→ **SHORT PROBLEM**
Please identify every line in the entries below that contains the word "nearer", and copy each of those lines in full.
════════
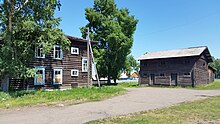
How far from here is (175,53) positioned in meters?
40.8

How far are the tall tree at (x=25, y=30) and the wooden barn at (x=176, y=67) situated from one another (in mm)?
24477

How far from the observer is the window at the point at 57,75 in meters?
25.8

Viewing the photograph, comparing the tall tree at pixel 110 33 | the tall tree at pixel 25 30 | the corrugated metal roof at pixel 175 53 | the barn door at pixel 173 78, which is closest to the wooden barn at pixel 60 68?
the tall tree at pixel 25 30

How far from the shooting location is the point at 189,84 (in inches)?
1470

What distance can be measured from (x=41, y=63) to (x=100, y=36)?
21622mm

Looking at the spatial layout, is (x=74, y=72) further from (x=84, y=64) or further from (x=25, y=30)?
(x=25, y=30)

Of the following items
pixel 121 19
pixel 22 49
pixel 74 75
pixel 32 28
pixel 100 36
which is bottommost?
pixel 74 75

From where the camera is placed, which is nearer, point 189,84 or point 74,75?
point 74,75

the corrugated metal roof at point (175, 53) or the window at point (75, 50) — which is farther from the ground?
the corrugated metal roof at point (175, 53)

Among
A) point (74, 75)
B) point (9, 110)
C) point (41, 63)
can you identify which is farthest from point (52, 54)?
point (9, 110)

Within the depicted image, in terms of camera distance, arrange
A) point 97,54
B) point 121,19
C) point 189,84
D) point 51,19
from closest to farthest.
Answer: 1. point 51,19
2. point 189,84
3. point 97,54
4. point 121,19

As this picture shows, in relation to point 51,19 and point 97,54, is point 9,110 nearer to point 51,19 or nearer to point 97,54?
point 51,19

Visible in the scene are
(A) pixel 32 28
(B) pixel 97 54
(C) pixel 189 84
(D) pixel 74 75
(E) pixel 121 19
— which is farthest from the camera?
(E) pixel 121 19

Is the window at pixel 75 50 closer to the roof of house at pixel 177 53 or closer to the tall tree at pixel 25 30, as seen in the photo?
the tall tree at pixel 25 30
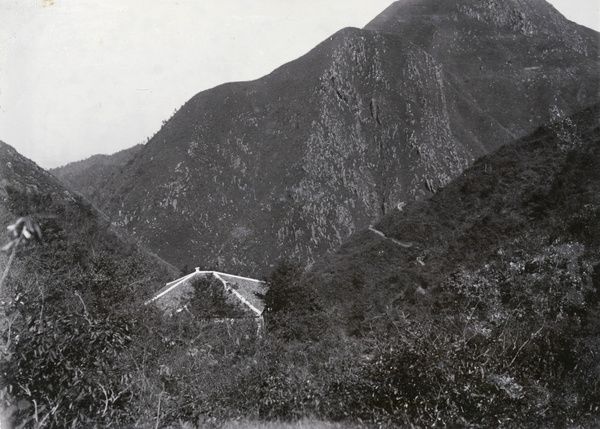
════════
→ **WRITTEN RESPONSE**
From where the camera is placed, which is nearer, point 189,84 or point 74,75?
As this picture shows, in relation to point 51,19 and point 97,54, is point 9,110 nearer to point 51,19 or nearer to point 97,54?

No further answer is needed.